== Segment start ==
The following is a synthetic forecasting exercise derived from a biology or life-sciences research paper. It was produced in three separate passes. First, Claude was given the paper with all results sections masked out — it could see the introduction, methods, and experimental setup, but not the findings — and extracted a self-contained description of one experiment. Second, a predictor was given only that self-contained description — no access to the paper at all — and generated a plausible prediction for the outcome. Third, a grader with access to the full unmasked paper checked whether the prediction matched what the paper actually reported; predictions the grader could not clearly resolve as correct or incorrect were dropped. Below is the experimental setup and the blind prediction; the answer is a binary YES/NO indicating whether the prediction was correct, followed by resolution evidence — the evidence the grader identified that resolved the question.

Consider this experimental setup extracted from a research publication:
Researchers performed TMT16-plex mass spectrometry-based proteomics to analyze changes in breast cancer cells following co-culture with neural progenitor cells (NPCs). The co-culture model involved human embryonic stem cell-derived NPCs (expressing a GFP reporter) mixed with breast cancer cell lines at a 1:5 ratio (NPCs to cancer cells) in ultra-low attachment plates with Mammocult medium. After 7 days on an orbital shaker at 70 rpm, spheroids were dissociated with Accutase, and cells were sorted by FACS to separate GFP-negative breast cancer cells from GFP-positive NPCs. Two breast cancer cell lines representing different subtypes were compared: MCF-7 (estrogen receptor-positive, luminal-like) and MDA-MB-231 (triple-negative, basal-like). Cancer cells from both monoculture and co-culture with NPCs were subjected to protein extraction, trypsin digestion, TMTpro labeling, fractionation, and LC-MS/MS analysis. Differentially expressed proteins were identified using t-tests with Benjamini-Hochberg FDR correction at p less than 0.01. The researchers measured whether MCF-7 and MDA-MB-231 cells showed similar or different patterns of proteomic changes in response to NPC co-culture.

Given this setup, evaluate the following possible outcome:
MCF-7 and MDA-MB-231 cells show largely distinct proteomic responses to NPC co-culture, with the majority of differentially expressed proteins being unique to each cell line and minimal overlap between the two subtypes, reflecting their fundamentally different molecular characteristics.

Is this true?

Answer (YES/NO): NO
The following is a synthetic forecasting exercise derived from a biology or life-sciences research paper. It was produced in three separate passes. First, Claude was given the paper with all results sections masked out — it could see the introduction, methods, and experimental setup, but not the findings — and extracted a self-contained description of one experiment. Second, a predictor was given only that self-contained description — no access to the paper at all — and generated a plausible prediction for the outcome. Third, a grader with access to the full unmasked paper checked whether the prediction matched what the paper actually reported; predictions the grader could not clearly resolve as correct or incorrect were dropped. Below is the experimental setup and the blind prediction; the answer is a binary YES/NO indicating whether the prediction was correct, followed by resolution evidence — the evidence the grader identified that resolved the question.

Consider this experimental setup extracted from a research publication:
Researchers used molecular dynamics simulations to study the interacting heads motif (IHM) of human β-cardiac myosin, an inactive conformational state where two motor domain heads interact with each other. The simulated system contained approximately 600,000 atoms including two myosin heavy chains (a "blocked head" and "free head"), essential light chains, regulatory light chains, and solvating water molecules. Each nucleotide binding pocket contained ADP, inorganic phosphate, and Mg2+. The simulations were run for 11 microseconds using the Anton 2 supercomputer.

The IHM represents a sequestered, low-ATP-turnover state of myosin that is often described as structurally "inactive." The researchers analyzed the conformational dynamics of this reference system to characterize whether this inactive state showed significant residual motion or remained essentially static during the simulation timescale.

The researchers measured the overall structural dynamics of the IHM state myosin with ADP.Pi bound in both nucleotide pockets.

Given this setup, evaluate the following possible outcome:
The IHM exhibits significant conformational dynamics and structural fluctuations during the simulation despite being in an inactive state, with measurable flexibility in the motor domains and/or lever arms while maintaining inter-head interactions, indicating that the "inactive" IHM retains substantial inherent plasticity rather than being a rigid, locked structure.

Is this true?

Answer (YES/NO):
== Segment end ==
**Problem to solve**. Retype all the data. Nothing may be left out or altered.

**Response to this task**.
The following is a synthetic forecasting exercise derived from a biology or life-sciences research paper. It was produced in three separate passes. First, Claude was given the paper with all results sections masked out — it could see the introduction, methods, and experimental setup, but not the findings — and extracted a self-contained description of one experiment. Second, a predictor was given only that self-contained description — no access to the paper at all — and generated a plausible prediction for the outcome. Third, a grader with access to the full unmasked paper checked whether the prediction matched what the paper actually reported; predictions the grader could not clearly resolve as correct or incorrect were dropped. Below is the experimental setup and the blind prediction; the answer is a binary YES/NO indicating whether the prediction was correct, followed by resolution evidence — the evidence the grader identified that resolved the question.

Consider this experimental setup extracted from a research publication:
Researchers performed TMT16-plex mass spectrometry-based proteomics to analyze changes in breast cancer cells following co-culture with neural progenitor cells (NPCs). The co-culture model involved human embryonic stem cell-derived NPCs (expressing a GFP reporter) mixed with breast cancer cell lines at a 1:5 ratio (NPCs to cancer cells) in ultra-low attachment plates with Mammocult medium. After 7 days on an orbital shaker at 70 rpm, spheroids were dissociated with Accutase, and cells were sorted by FACS to separate GFP-negative breast cancer cells from GFP-positive NPCs. Two breast cancer cell lines representing different subtypes were compared: MCF-7 (estrogen receptor-positive, luminal-like) and MDA-MB-231 (triple-negative, basal-like). Cancer cells from both monoculture and co-culture with NPCs were subjected to protein extraction, trypsin digestion, TMTpro labeling, fractionation, and LC-MS/MS analysis. Differentially expressed proteins were identified using t-tests with Benjamini-Hochberg FDR correction at p less than 0.01. The researchers measured whether MCF-7 and MDA-MB-231 cells showed similar or different patterns of proteomic changes in response to NPC co-culture.

Given this setup, evaluate the following possible outcome:
MCF-7 and MDA-MB-231 cells show largely distinct proteomic responses to NPC co-culture, with the majority of differentially expressed proteins being unique to each cell line and minimal overlap between the two subtypes, reflecting their fundamentally different molecular characteristics.

Is this true?

Answer (YES/NO): NO
The following is a synthetic forecasting exercise derived from a biology or life-sciences research paper. It was produced in three separate passes. First, Claude was given the paper with all results sections masked out — it could see the introduction, methods, and experimental setup, but not the findings — and extracted a self-contained description of one experiment. Second, a predictor was given only that self-contained description — no access to the paper at all — and generated a plausible prediction for the outcome. Third, a grader with access to the full unmasked paper checked whether the prediction matched what the paper actually reported; predictions the grader could not clearly resolve as correct or incorrect were dropped. Below is the experimental setup and the blind prediction; the answer is a binary YES/NO indicating whether the prediction was correct, followed by resolution evidence — the evidence the grader identified that resolved the question.

Consider this experimental setup extracted from a research publication:
Researchers used molecular dynamics simulations to study the interacting heads motif (IHM) of human β-cardiac myosin, an inactive conformational state where two motor domain heads interact with each other. The simulated system contained approximately 600,000 atoms including two myosin heavy chains (a "blocked head" and "free head"), essential light chains, regulatory light chains, and solvating water molecules. Each nucleotide binding pocket contained ADP, inorganic phosphate, and Mg2+. The simulations were run for 11 microseconds using the Anton 2 supercomputer.

The IHM represents a sequestered, low-ATP-turnover state of myosin that is often described as structurally "inactive." The researchers analyzed the conformational dynamics of this reference system to characterize whether this inactive state showed significant residual motion or remained essentially static during the simulation timescale.

The researchers measured the overall structural dynamics of the IHM state myosin with ADP.Pi bound in both nucleotide pockets.

Given this setup, evaluate the following possible outcome:
The IHM exhibits significant conformational dynamics and structural fluctuations during the simulation despite being in an inactive state, with measurable flexibility in the motor domains and/or lever arms while maintaining inter-head interactions, indicating that the "inactive" IHM retains substantial inherent plasticity rather than being a rigid, locked structure.

Is this true?

Answer (YES/NO):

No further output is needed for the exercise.